Problem statement >> Write out every entry precisely as given, leaving the pictures out.

Material for this task >>
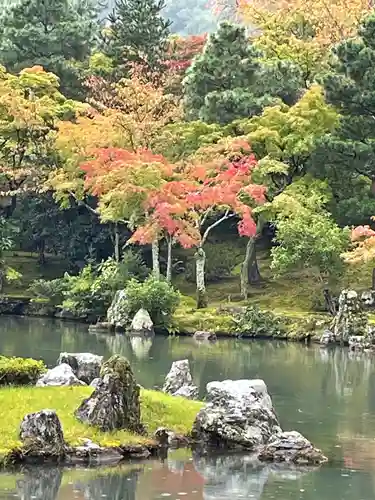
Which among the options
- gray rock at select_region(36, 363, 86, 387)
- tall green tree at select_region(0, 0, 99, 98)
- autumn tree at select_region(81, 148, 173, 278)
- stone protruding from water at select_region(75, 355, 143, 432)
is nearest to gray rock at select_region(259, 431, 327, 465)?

Answer to the task >>
Which among the options
- gray rock at select_region(36, 363, 86, 387)
- tall green tree at select_region(0, 0, 99, 98)
- autumn tree at select_region(81, 148, 173, 278)
- stone protruding from water at select_region(75, 355, 143, 432)
is nearest to gray rock at select_region(259, 431, 327, 465)?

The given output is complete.